An asynchronous RL framework was proposed: asynchronous training of reinforcement learning agents in a multi-threading setting. Each thread maintains an independent episode with the target enviroment, and different episodes running in parallel are likely to be exploring different parts of the enviroment. Such diversity can reduce the correlation among training samples. Thus, the replay memory could be removed from training algorithm. Such framework obtains a reduction in training time that is roughly linear in the number of parallel learners, and achieves state-of-the-art results on many gaming tasks.

Later on, a hybrid CPU/GPU version of the Asynchronous Advantage ActorCritic (A3C) algorithm was proposed, it added a system of queues to batch data - to obtain higher learning throughput on a GPU, which leads to a reduction in traning time without losing any performance. However, the computation power of the system is still not fully utilized. Especially for the CPU, there is significant latency overhead spent accumulating the batch and retrieving the prediction result, so it remains idle most of time.

We plan to enable running multiple episodes on each thread, and switch between different episodes during waiting for the prediction results. By doing this, we could increase the throughtput of CPU and hide the latency for each interaction. Also, we will investigate different balancing policy for the batch queue, in order to get a higher GPU utilization.

Challenge

Potential challenges include:

We are building a heterogeneous system involving multiple CPUs and GPUs. Therefore, we need to consider problems such as synchronization, work balance, minizing data transfer between CPU and GPU.
GPU have two different work queues due to the nature of different works. The learning algorithm requires these two queues to be consumed at an approximate proportional rate. To dynamically schedule between queues and maximize throughput in the meantime is a difficult task.
We also need to maximize the throughput of CPU. But there is an interdependency between CPU and GPU work, which further compliates this problem.

Resources

Our project is mainly based on two papers, A3C[1] and GA3C[2]. The code of GA3C is made public on github, https://github.com/NVlabs/GA3C. We will compare the result of our projects with GA3C. The ideal platform is multiple core CPUs with one beefy GPU.

Goals/Deliverables

The key metrics of this project are training per second (TPS) and prediction per second (PPS).

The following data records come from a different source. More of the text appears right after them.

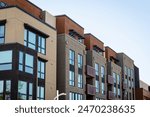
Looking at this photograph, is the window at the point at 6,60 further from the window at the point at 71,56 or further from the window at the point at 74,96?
the window at the point at 71,56

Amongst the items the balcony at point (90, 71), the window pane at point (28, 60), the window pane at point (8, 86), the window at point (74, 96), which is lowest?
the window at point (74, 96)

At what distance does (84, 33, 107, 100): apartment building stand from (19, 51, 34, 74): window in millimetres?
17536

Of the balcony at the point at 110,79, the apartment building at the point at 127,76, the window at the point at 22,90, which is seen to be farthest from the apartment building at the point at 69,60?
the apartment building at the point at 127,76

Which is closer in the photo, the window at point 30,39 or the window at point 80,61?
the window at point 30,39

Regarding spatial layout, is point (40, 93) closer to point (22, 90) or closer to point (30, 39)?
point (22, 90)

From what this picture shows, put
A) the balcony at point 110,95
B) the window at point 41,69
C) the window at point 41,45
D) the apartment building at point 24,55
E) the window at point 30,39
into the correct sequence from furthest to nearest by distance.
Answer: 1. the balcony at point 110,95
2. the window at point 41,45
3. the window at point 41,69
4. the window at point 30,39
5. the apartment building at point 24,55

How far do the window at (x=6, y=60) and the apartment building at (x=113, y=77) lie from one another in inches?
1176

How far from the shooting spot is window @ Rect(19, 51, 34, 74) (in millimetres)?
27237

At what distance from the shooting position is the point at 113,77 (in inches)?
2311

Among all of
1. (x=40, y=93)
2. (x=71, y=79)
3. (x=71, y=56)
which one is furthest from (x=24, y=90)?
(x=71, y=56)

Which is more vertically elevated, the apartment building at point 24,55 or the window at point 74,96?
the apartment building at point 24,55

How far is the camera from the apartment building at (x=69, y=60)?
3856 cm

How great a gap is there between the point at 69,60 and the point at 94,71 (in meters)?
9.42

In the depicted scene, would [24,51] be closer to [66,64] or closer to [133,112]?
[66,64]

In terms of these two metrics, Our conservative goal is to achieve a 4x speed up. Such a speed up is achievable as GA3C[2] already achieved this number.
We hope to achieve an 8x speedup for these two metrics. GA3C achieves a 4x speedup with 43% GPU thread utiliazation. In theory, if GPU is fully utilized, we should be able to further speed up the system to roughly 8x.
This project is to parallize a reinforcement learning algoithm. Hence the learning outcome also matters greatly here. Therefore, our demo will include the video captures of the learned agent playing games.

Platform

Emulators only run on CPUs and GPU is needed to speedup the computation of neural network. We will use TensorFlow for the project because it saves us from the burden of neural network related tasks, and helps us to focus on the parallizing part. Moreover, the open source implementation of GA3C also used TensorFlow for neural network computation, it would be convenient to compare the performance by adopting same neural network implementation.

Schedule

4.10 - 4.16 Build up the baseline from GA3C’s implementation;
4.17 - 4.23 Implement first version that compiles and runs, no optimization trick is added this stage;
4.24 - 4.30 Add optimization tricks such as work balancing, queue scheduling to the implementation;
5.01 - 5.07 Experiment and identify the bottlenecks, and further optimize if possible;
5.08 - 5.12 Wrap up the project and write report;

References

[1] Mnih, Volodymyr, et al. “Asynchronous methods for deep reinforcement learning.” International Conference on Machine Learning. 2016.

[2] Babaeizadeh, Mohammad, et al. “GA3C: GPU-based A3C for Deep Reinforcement Learning.” arXiv preprint arXiv:1611.06256 (2016).